A funeral service will be held at 1 p.m. and the family invites the public to attend.
Ellis, 23, was one of 429 men killed when their ship suffered multiple torpedoes in the attack on December 7, 1941 and quickly capsized. The majority of people who died on USS Oklahoma could not be identified and were subsequently buried in 46 plots at the National Memorial Cemetery of the Pacific, also known as the Punchbowl, in Honolulu in October 1949.
In 2015, the Department of Defense’s POW / MIA accounting agency exhumed the USS Oklahoma plots as part of the agency’s mission to count as many missing servicemen as possible.
Ellis was identified late last year using dental and anthropological tests, the agency said, as well as mitochondrial DNA, inherited from an individual’s mother. He is one of 337 crew members whose remains have been returned to their families.

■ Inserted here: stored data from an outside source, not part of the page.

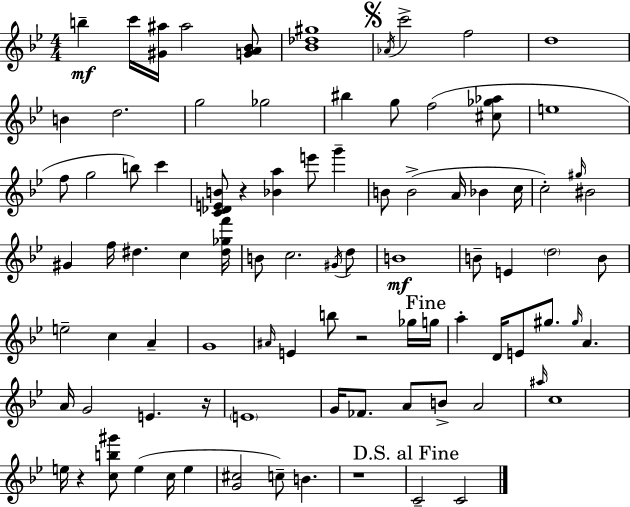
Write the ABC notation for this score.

X:1
T:Untitled
M:4/4
L:1/4
K:Bb
b c'/4 [^G^a]/4 ^a2 [GA_B]/2 [_B_d^g]4 _A/4 c'2 f2 d4 B d2 g2 _g2 ^b g/2 f2 [^c_g_a]/2 e4 f/2 g2 b/2 c' [C_DEB]/2 z [_Ba] e'/2 g' B/2 B2 A/4 _B c/4 c2 ^g/4 ^B2 ^G f/4 ^d c [^d_gf']/4 B/2 c2 ^G/4 d/2 B4 B/2 E d2 B/2 e2 c A G4 ^A/4 E b/2 z2 _g/4 g/4 a D/4 E/2 ^g/2 ^g/4 A A/4 G2 E z/4 E4 G/4 _F/2 A/2 B/2 A2 ^a/4 c4 e/4 z [cb^g']/2 e c/4 e [G^c]2 c/2 B z4 C2 C2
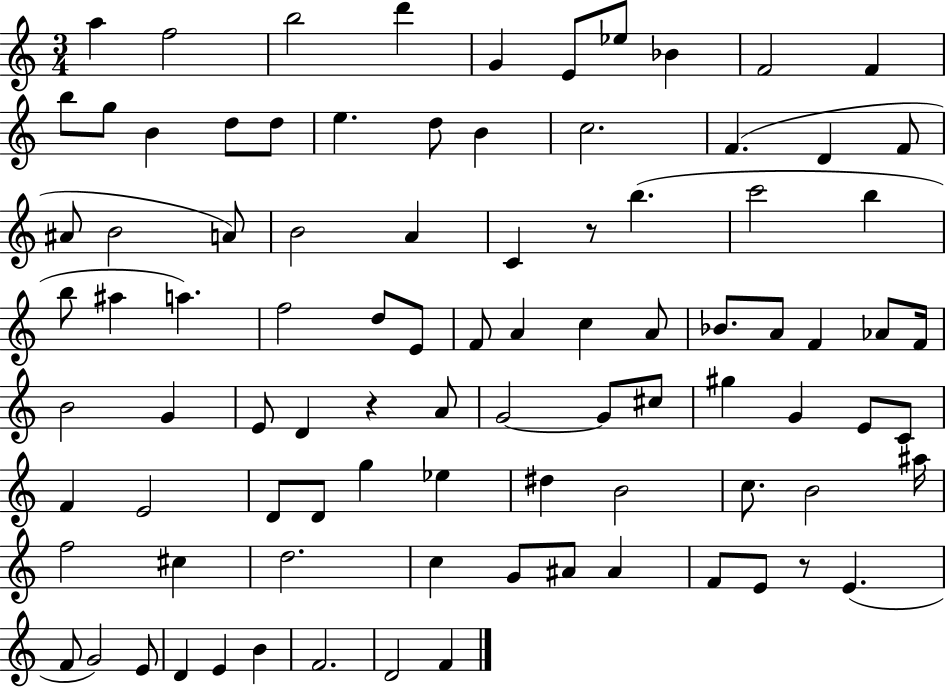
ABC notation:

X:1
T:Untitled
M:3/4
L:1/4
K:C
a f2 b2 d' G E/2 _e/2 _B F2 F b/2 g/2 B d/2 d/2 e d/2 B c2 F D F/2 ^A/2 B2 A/2 B2 A C z/2 b c'2 b b/2 ^a a f2 d/2 E/2 F/2 A c A/2 _B/2 A/2 F _A/2 F/4 B2 G E/2 D z A/2 G2 G/2 ^c/2 ^g G E/2 C/2 F E2 D/2 D/2 g _e ^d B2 c/2 B2 ^a/4 f2 ^c d2 c G/2 ^A/2 ^A F/2 E/2 z/2 E F/2 G2 E/2 D E B F2 D2 F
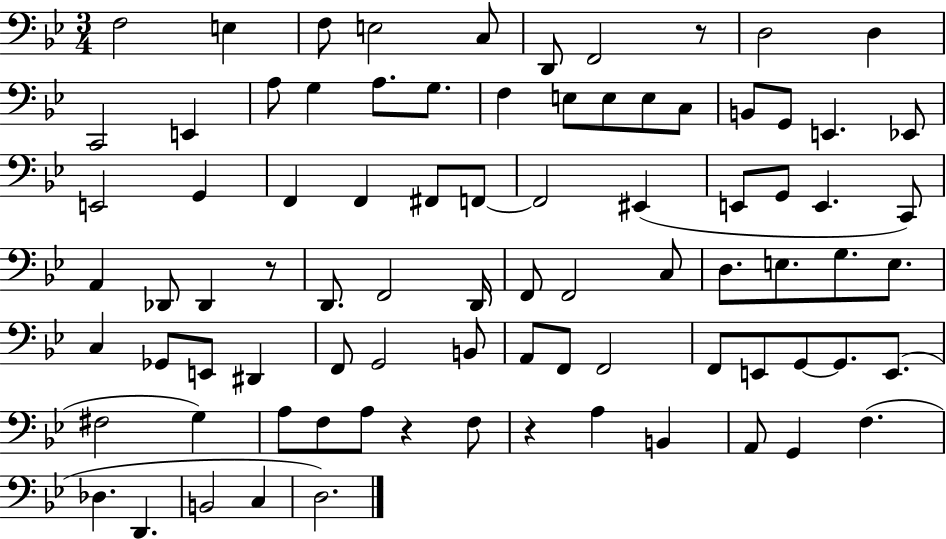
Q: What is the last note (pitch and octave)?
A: D3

âAs a family member of Navy Radioman 3rd Class Earl M. Ellis, we are grateful for his sacrifice for our country and we are grateful to be able to bury him with his family in California. He can now rest in peace, âwrote Lorin McKnight Mayo on the agency’s Facebook page.
Many of Ellis’ sisters made their home in Humboldt County, including Ollie Mae Ellis Mayo and Vivian Inez Ellis Mayo – who married brothers.

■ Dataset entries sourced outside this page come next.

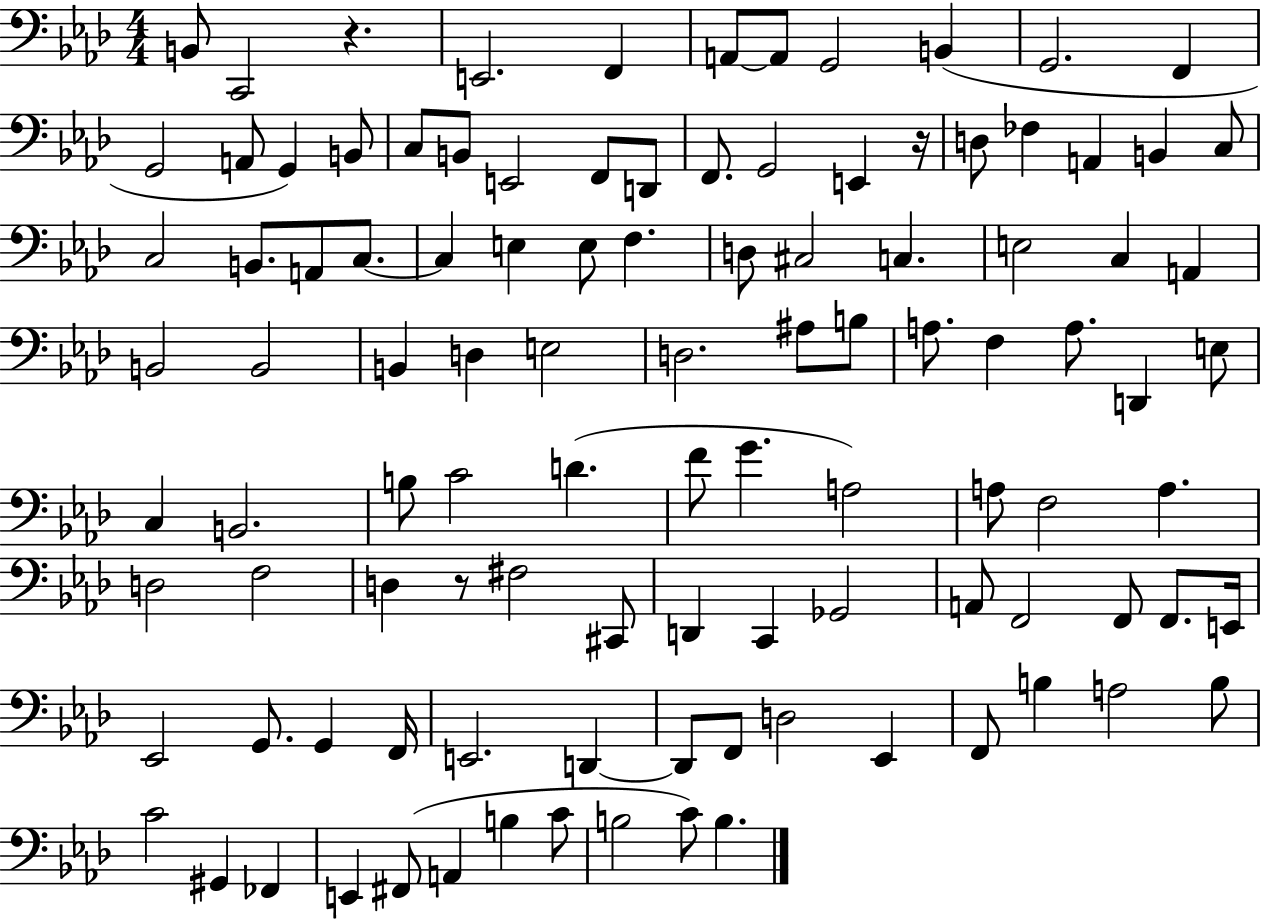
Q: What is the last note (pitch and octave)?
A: B3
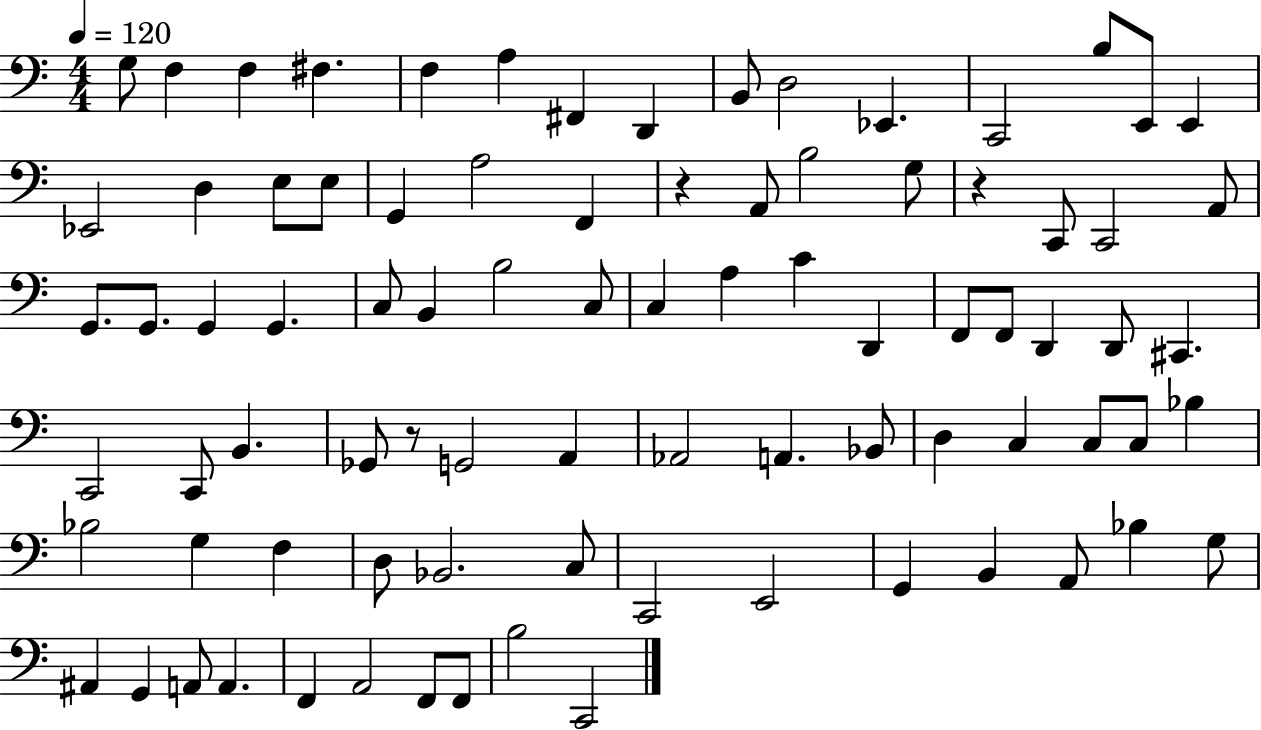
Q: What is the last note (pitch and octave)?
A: C2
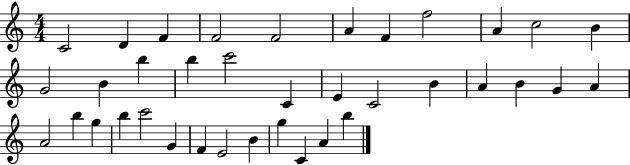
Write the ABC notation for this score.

X:1
T:Untitled
M:4/4
L:1/4
K:C
C2 D F F2 F2 A F f2 A c2 B G2 B b b c'2 C E C2 B A B G A A2 b g b c'2 G F E2 B g C A b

Her twin, Pearl Bernice Ellis Kitchens, came to Eureka in 1972 to join her sisters, according to her obituary. She died in 1996, just nine days before her 78th birthday, and was buried in Oceanview, with her headstone including a plaque to Ellis.
Ollie Mae Ellis Mayo and Vivian Inez Ellis Mayo, along with another sister Alice Irene Ellis Turner, are also buried at Oceanview Cemetery.
Anyone wishing to send cards or flowers can send them to Sanders Funeral Home in Eureka for arrangements.